Text –
# Online-Shop liefert nicht trotz mehrfacher Mahnungen



## lisa05 (15 August 2005)

bin völlig ratlos :-? 

Ich habe mir am 15.07.05 eine Festplatte bei einem Internet Shop gekauft.
Ich stellte dann aber fest dass sie nicht meinen Anforderungen genügt und sandte sie 
mit Rücksprache der Firma zurück mit einer enthaltenen Neubestellung.

Als ich nach einer Woche immer noch keine Bestätigung hatte,
setze Ich mich erst per Mail, einen Tag später per Telefon mit der Firma in Verbindung,
wo man mir die Auskunft gab ich solle den Auslieferungsnachweis beibringen 
für das zurück gesandt Paket und in dieser Mail meine Neubestellung abgeben. 
Das tat ich dann.

Auf der Internetseite der Firma kann ich einsehen ob meine Bestellung aufgenommen ist und versendet wurde.
Leider tat sich dort nichts.  

Ich wandte mich am 09.08.05 erneut an den Online-Shop und fragte  nach.
Erst nach dieser Anfrage wurde die neue Festplatte eingebucht.
Mittlerweile gingen weiter Mails heraus wo ich drauf hinwies das die Ware bereits bezahlt ist.
weil der Status sich nicht änderte - warten auf Zahlungseingang-.

Die letzte Mail verschickte ich heute da immer noch keine Lieferung erfolgte,
mit der Anmerkung das laut Lieferbestand die Festplatte bei der Firma als vorrätig angezeigt wird. :evil: 
Ich hab das Gefühl daS die nur dann abkassieren wollen und Reklamationen ins Leere laufen lassen.

Nun weiß ich nicht wie ich weiter verfahren soll, wenn immer noch keine Auslieferung erfolgt.
Kann mir jemand weiter helfen!!! Was ich hAb für Möglichkeiten doch noch zu meinem Recht zu kommen. 
Und andere vor solchen Machenschaften schützen

Danke im vorraus  

lisa05


----------



## Counselor (15 August 2005)

Also ich würde zunächst bei denen nochmal anrufen und fragen, warum sie nicht liefern. Direkter Kontakt ist da besser, denn dann kann man die stellen und sie müssen eine Antwort geben.

Als nächsten Schritt (wenn weiter nicht geliefert wird) würde ich dann per Fax eine kurze Frist zur Lieferung (zB sieben Tage) setzen. Erfolgt dann immer noch keine Lieferung, dann solltest du zum Anwalt.


----------

Bereitgestellte Daten –
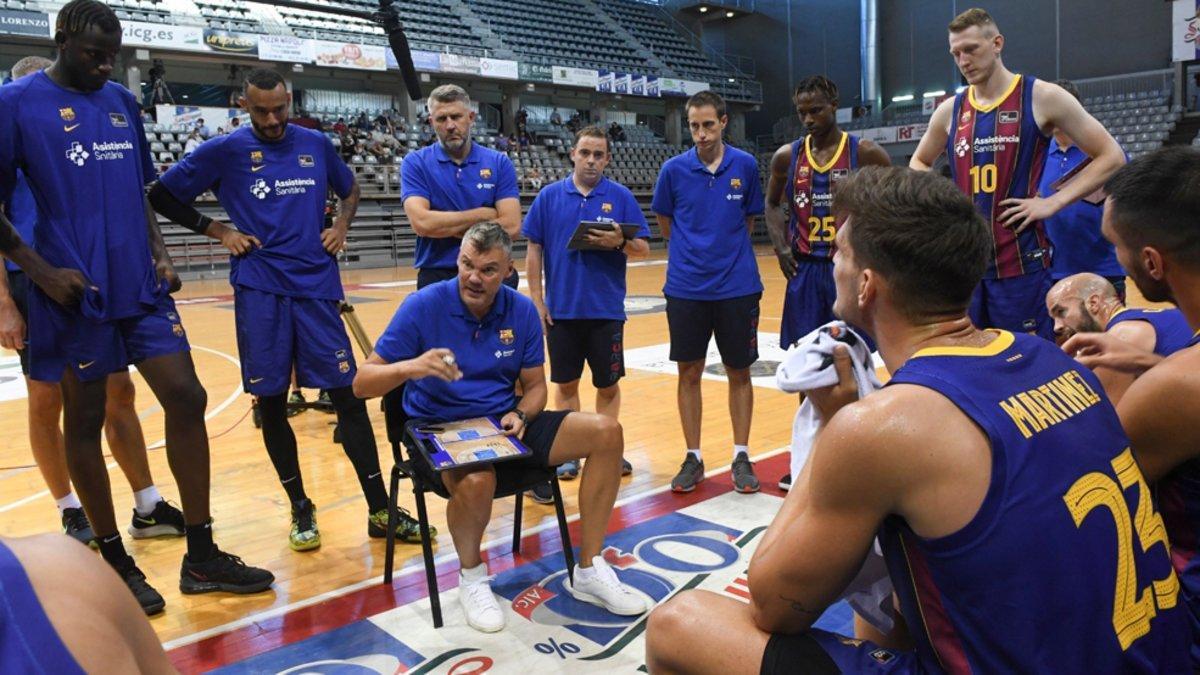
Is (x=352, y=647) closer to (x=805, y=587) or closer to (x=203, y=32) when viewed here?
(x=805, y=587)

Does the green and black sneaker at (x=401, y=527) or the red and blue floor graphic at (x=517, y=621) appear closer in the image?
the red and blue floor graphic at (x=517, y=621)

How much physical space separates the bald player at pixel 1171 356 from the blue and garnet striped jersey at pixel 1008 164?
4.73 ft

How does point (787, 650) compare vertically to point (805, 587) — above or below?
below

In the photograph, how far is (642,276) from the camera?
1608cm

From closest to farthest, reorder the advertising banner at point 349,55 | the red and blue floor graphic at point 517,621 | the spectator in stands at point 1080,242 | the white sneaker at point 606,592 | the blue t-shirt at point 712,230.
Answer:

Aufgabe A – Übersetze den Satz „Erst nach dieser Anfrage wurde die neue Festplatte eingebucht.“ aus dem Text ins Englische.
Aufgabe B – Gib den Abschnitt des Textes von „Die letzte Mail“ bis „Recht zu kommen.“ wortgetreu wieder.
Stütze dich dabei nur auf den Text.

Ergebnis A – Only after this inquiry was the new hard drive booked in.

Ergebnis B –
Die letzte Mail verschickte ich heute da immer noch keine Lieferung erfolgte,
mit der Anmerkung das laut Lieferbestand die Festplatte bei der Firma als vorrätig angezeigt wird. :evil: 
Ich hab das Gefühl daS die nur dann abkassieren wollen und Reklamationen ins Leere laufen lassen.

Nun weiß ich nicht wie ich weiter verfahren soll, wenn immer noch keine Auslieferung erfolgt.
Kann mir jemand weiter helfen!!! Was ich hAb für Möglichkeiten doch noch zu meinem Recht zu kommen.